President Obama’s health care law may be a partisan flash point on Capitol Hill, but unique factors have forced it to play a supporting role in spring campaigns to fill empty seats in Congress.
Voters in Massachusetts are exhibiting “been there, done that” sentiments about the health care law ahead of a special election next month for the Senate seat of Secretary of State John F. Kerry.
And in South Carolina, low-country voters will head to the polls Tuesday after focusing on the economy and personalities involved in the high-profile race to fill a House seat left by Tim Scott, a Republican who was appointed to the U.S. Senate to fill the seat of Jim DeMint.
It’s a contrast to Washington, where the Affordable Care Act offers Republican lawmakers plenty of fodder for political put-downs and told-you-so speeches before key provisions of Mr. Obama’s law take effect in 2014.
A growing number of Democrats also fear that state-based insurance markets tied to the law will not be ready before open enrollment in October.
The campaign in Massachusetts is a reminder that Republican Scott P. Brown swept into the Senate three years ago, also in a special election, with an opportunity to break Democrats’ hopes of passing the health care law with a filibusterproof majority.
Mr. Obama and his political allies made enough moves to pass the law, anyway.
Yet while its passage still rankles most Republicans, voters in the Bay State have lived with the law’s equivalent, “Romneycare,” for seven years, said Mary Anne Marsh, a Democratic strategist in Boston.
“I think the role [health care reform] played in Brown’s win was always exaggerated in comparison to other factors in that race,” she added.
Fred Bayles, director of Boston University’s Statehouse Program, noted the state legislature passed its health care reform law with little fanfare under then-Gov. Mitt Romney in 2006.
“This was supported by Republicans and Democrats in the legislature,” he said. “There were no demonstrations.”
So, he said, no one should be surprised that Mr. Obama’s law is not a key issue ahead of the June 25 showdown between Democratic Rep. Edward J. Markey and Republican Gabriel Gomez, an investor and former Navy SEAL.
Analysts also said fervor over the health care law is a fight best waged in primary elections, in which Democrats compete to explain the law’s benefits to their base and Republicans see who can criticize the law the most.
Mr. Markey supported the health care law when it came to the House in 2010. But one of his Democratic challengers, Rep. Stephen F. Lynch, did not, making it a ripe issue ahead of the April 30 primary.
“The only person who seemed to be harmed by anything to do with ACA was Steve Lynch in the primary,” Ms. Marsh said. “Lynch constantly had to explain why he didn’t support it and didn’t vote for it, and that took a toll with Democrats here.”
Things are different in South Carolina, a reliably conservative state where former Republican Gov. Mark Sanford is trying to pull off a political comeback after vanishing from his executive post in 2009 to visit a mistress in Argentina.
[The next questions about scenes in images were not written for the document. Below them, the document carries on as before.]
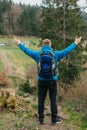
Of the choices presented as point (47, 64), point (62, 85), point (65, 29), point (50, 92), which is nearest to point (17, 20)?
point (65, 29)

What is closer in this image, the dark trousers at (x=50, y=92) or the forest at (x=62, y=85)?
the dark trousers at (x=50, y=92)

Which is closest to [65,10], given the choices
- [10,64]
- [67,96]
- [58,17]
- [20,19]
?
[58,17]

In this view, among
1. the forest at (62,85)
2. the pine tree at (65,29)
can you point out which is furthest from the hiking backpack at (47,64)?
the pine tree at (65,29)

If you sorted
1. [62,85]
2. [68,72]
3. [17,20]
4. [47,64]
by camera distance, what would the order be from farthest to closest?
[17,20]
[62,85]
[68,72]
[47,64]

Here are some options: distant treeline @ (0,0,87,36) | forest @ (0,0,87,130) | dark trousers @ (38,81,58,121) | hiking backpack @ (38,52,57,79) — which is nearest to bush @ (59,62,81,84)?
forest @ (0,0,87,130)

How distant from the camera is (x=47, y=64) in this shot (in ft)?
29.2

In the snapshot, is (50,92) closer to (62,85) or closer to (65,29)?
(62,85)

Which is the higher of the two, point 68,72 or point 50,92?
point 50,92

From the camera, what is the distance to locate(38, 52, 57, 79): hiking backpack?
29.1 feet

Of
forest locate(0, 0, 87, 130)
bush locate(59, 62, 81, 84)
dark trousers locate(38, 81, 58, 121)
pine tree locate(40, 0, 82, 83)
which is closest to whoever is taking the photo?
dark trousers locate(38, 81, 58, 121)

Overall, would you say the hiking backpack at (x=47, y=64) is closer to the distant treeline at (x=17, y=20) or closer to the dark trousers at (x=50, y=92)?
the dark trousers at (x=50, y=92)

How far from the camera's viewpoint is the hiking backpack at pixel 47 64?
29.1 ft

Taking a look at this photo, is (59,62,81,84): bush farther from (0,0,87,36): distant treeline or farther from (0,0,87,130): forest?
(0,0,87,36): distant treeline

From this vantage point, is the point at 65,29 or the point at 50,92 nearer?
the point at 50,92
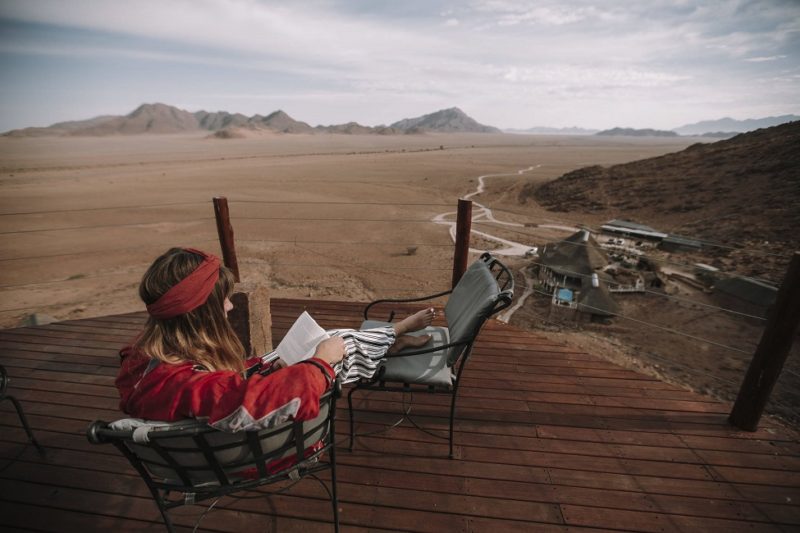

His high-profile race against Democrat Elizabeth Colbert Busch — the sister of satirist Stephen Colbert — has centered on fiscal issues and the pseudo-celebrity status of the candidates instead of health policy, said Gibbs Knotts, chairman of the political science department at the College of Charleston.
And yet, Mrs. Colbert Busch has been forced to stake out a careful position on “Obamacare.” Given the makeup of the 1st Congressional District, Mrs. Colbert Busch has to account for the pros and cons of the law while playing to fiscal conservatives and those who lean to the left on social issues.
Mr. Knotts said the health care law came up once during the pair’s April 29 debate, yet it was a rare departure from incessant talk about the economy.
“They’re not going to completely alienate the Democratic base,” he said of Mrs. Colbert Busch’s campaign.
However, “she’s trying to appeal to moderates and Republicans here, and that’s been a deliberate strategy on her part.”